# Your objective
Extend the discussion thread about the Minds founder interview, picking up after its last sentence.

# Page text
We are excited to announced that Minds founder and chief executive Bill Ottman has agreed to do an interview with us. If you have a question about Minds.com for him or his take on the current social networking space, feel free to ask it in the comments section below.

84 comments

  1. New Social Media or No Social Media? by chispito · · Score: 3, Insightful

    Is anybody here really looking for a new social media site to join, or are they more likely looking for ways to cut it out of their lives?

    --
    The Daddy casts sleep on the Baby. The Baby resists!
    1. Re:New Social Media or No Social Media? by Anonymous Coward · · Score: 0

      This sounds horrible. Reputation systems destroy honest communication, and encourage useless communication only for the sake of gaming the system. Those who don't game don't get to be heard. Burn it to the ground.

    2. Re:New Social Media or No Social Media? by ShanghaiBill · · Score: 1, Insightful

      Is anybody here really looking for a new social media site to join?

      Sure. I would like a SM site that provides a simple forum for group discussions with friends, families, and interest groups, without all the noise and distractions.

      But Minds.com doesn't sound like that. Their point system encourages "activity" (quantity over quality) including reposts, voting, sharing links, etc. The very things that have turned Facebook into a cesspool. There will soon be bots auto-posting crap to build up points.

      It looks like they used Facebook as a baseline, and figured out a way to make it worse.

    3. Re: New Social Media or No Social Media? by Anonymous Coward · · Score: 0

      Sure. I would like a SM site that provides a simple you would join a SM forum (S & M) for group discussions with friends, families, and interest groups, without all the noise and distractions??

      LOL

    4. Re: New Social Media or No Social Media? by Anonymous Coward · · Score: 1

      So burn Slashdot to the ground?

    5. Re: New Social Media or No Social Media? by Anonymous Coward · · Score: 0

      Minds is inscrutable actually. I have tried it in the past and itâ(TM)s design choices and UX are schizophrenic. I have rarely seen a social media site that makes it so difficult to even figure out what it should be used for, and then how to actually use it for those ends as Minds.

    6. Re: New Social Media or No Social Media? by Anonymous Coward · · Score: 0

      it's design choices and UX are schizophrenic. I have rarely seen a social media site that makes it so difficult to even figure out what it should be used for, and then how to actually use it for those ends

      Sounds like something I'll soon be forced to use at work.

    7. Re:New Social Media or No Social Media? by chispito · · Score: 1

      Is anybody here really looking for a new social media site to join?

      Sure. I would like a SM site that provides a simple forum for group discussions with friends, families, and interest groups, without all the noise and distractions.

      But Minds.com doesn't sound like that. Their point system encourages "activity" (quantity over quality) including reposts, voting, sharing links, etc. The very things that have turned Facebook into a cesspool. There will soon be bots auto-posting crap to build up points.

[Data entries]
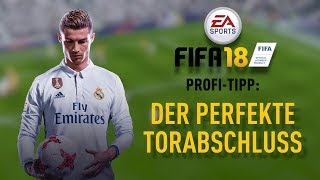 FIFA 18 ProfiTipp So geht der perfekte Torabschluss [upl. by Hsekar]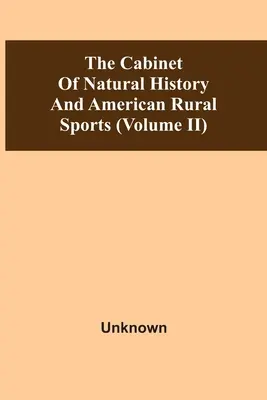 Le cabinet d'histoire naturelle et les sports ruraux américains (Volume Ii) - The Cabinet Of Natural History And American Rural Sports (Volume Ii)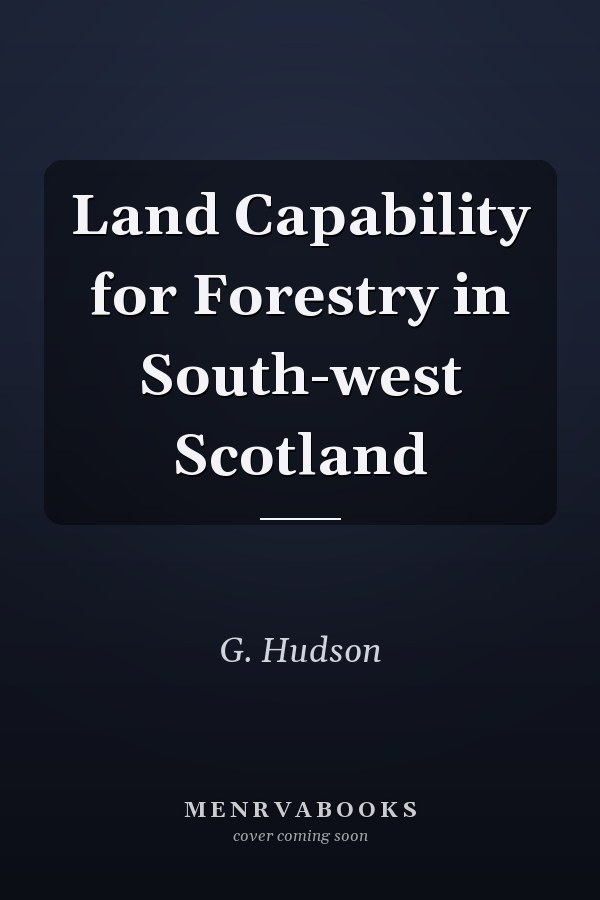 Land Capability for Forestry in South-west Scotland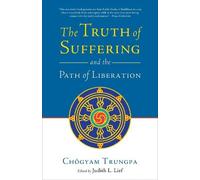 Chogyam Trungpa The Truth of Suffering and the Path of Liberation (Tascabile)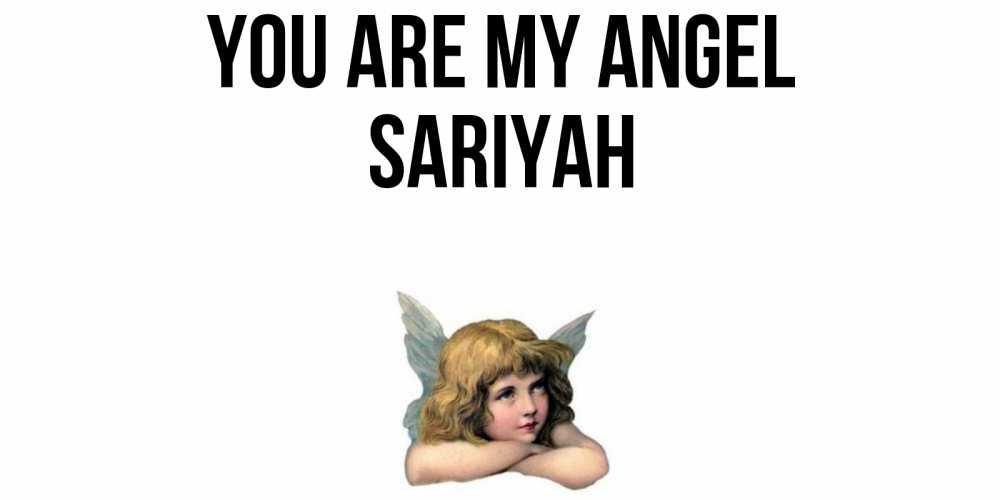 Greetings card с именем, Sariyah You are my angel ангел Greetings with text for free download 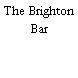 The Brighton Bar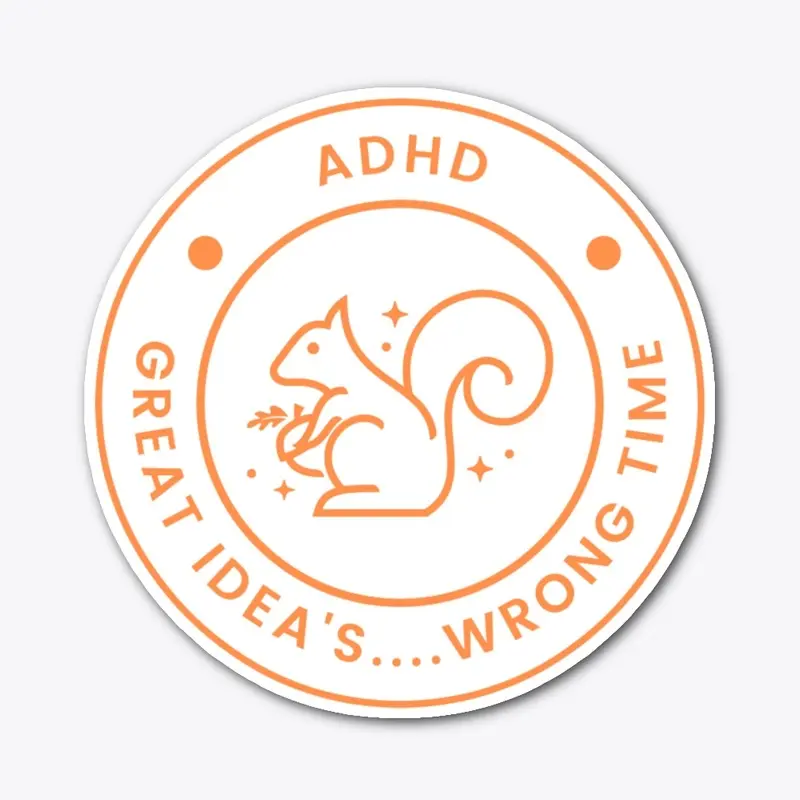 ADHD, Great Idea's...Wrong Time!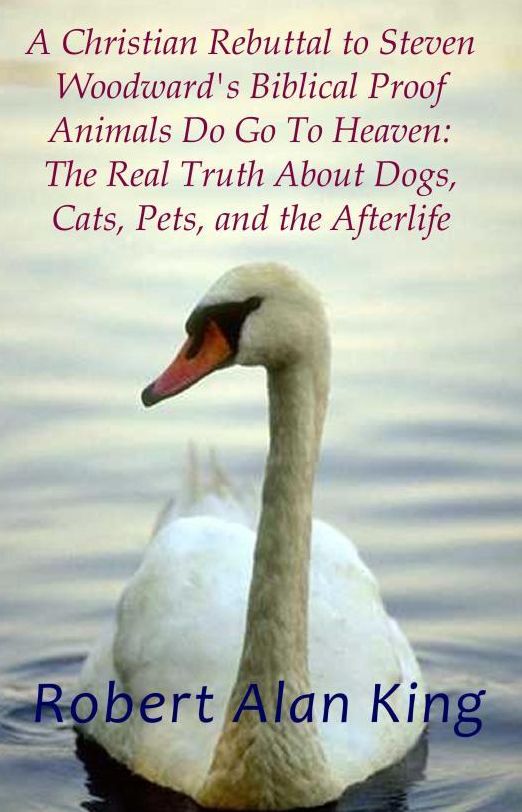 A Christian Rebuttal to Steven Woodward's Biblical Proof Animals Do Go To Heaven: The Real Truth About Dogs, Cats, Pets, and the Afterlife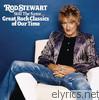 Rod Stewart - Still the Same... Great Rock Classics of Our Time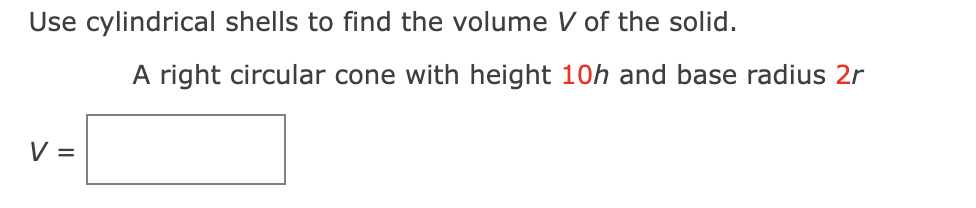 Use Cylindrical Shells To Find The Volume V Of The Solid V A Right Circular Cone With Height 10h And Base Radius 2r 1
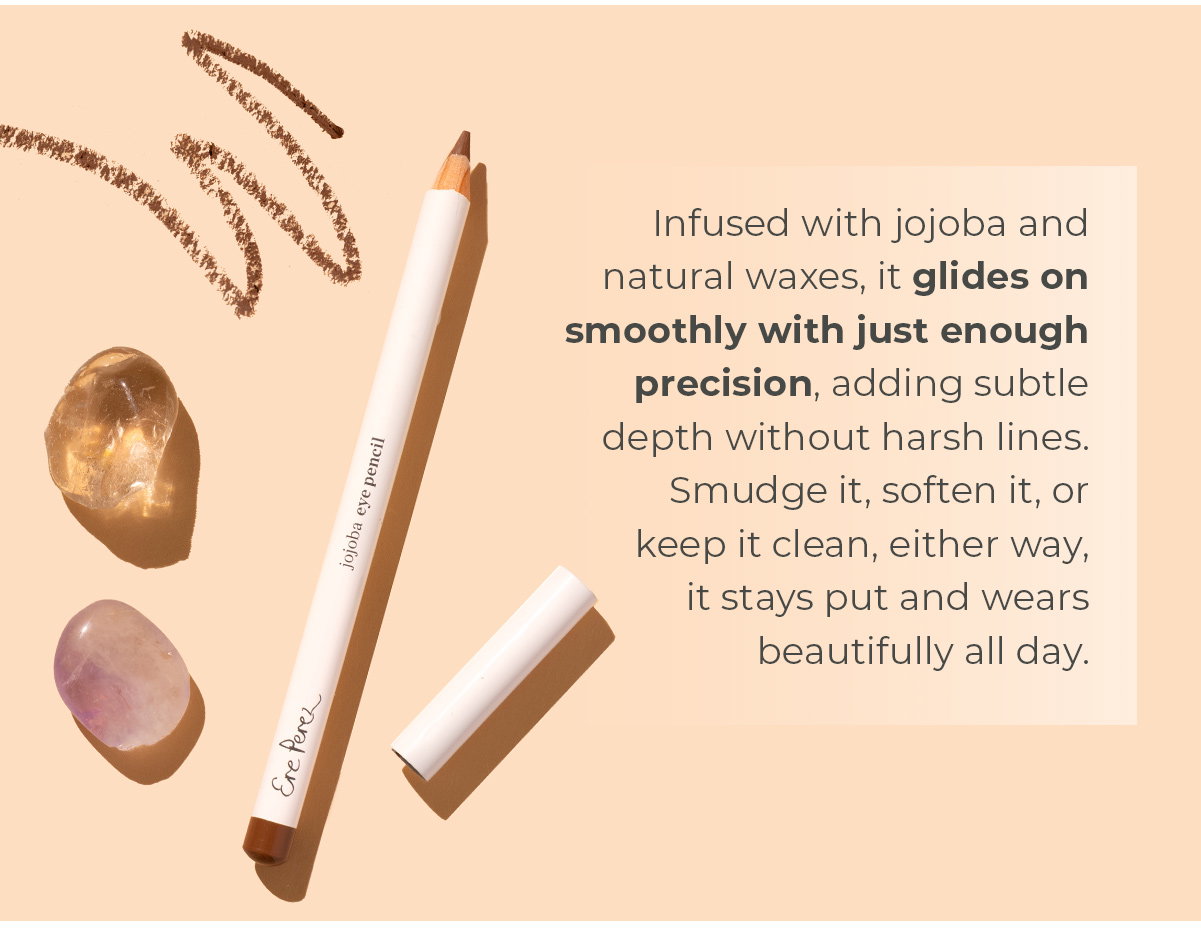 Infused with jojoba and natural waxes, it glides on smoothly with just enough precision, adding subtle depth without harsh lines. Smudge it, soften it, or keep it clean, either way, it stays put and wears beautifully all day.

# Task result
      It looks like they used Facebook as a baseline, and figured out a way to make it worse.

      Maybe go back to blogs or host your own forum/photo album site?

      --
      The Daddy casts sleep on the Baby. The Baby resists!
    8. Re:New Social Media or No Social Media? by AmiMoJo · · Score: 1

      It does sound like a bit of a nightmare... People are worried that their "friends" are not bothering to look at their posts, so demand ways of bribing them.

      --
      const int one = 65536; (Silvermoon, Texture.cs)
      SJW, n: "Someone I don't like, and by the way I'm a fuckwit" - AC
    9. Re:New Social Media or No Social Media? by RyanMcCoskrie · · Score: 2

      While I do like minds I must say that the content dropped in quality enormously when links got embedded previews. Before that you had to write something interesting to gain a lot of attention, afterwards click-bait has become extremely common. Also bots are already an ongoing problem. Though it can be a little difficult telling them apart from the flood of new Vietnamese users from a while back.

    10. Re: New Social Media or No Social Media? by Anonymous Coward · · Score: 0

      That is an interesting development, the Vietnamese influx. Their government apparently cracks down on the more popular social media, and Minds is a comparatively under-the-radar site that they can use to speak inconvenient opinions.

  2. I think I See a Possible Flaw. by Anonymous Coward · · Score: 5, Interesting

    users earn points and then trade those points to boost their posts on the platform.

    Karma points will have a real effect and people will soon find a way to trade them for real money. People with loadsamoney will then arrive and use this black market to gain influence.

    Users earn tokens by being active on the platform and engaging in uploading, voting, commenting and other similar activities

    Power Users earn loadsatokens by spamming reposted crap from reddit/4chan/facebook, and then adding a sprinkling of top voted comments from previous reposts and finally brigading the shit out of it with voting bots.

    Power Users will then convert tokens into money with sponsorships or just plain old grift.

    1. Re:I think I See a Possible Flaw. by Anonymous Coward · · Score: 1

      Karma points will have a real effect and people will soon find a way to trade them for real money. People with loadsamoney will then arrive and use this black market to gain influence.

      Unless you can't trade them and can only use them... but then you need to buy the whole account and... well you loose your name.
      Anonymous coward creates account and with bots and shit gets loads of token... then compagny Y buy the account... but it's still Anonymous coward's account.
      You are right if account can be renamed... I hope it can't...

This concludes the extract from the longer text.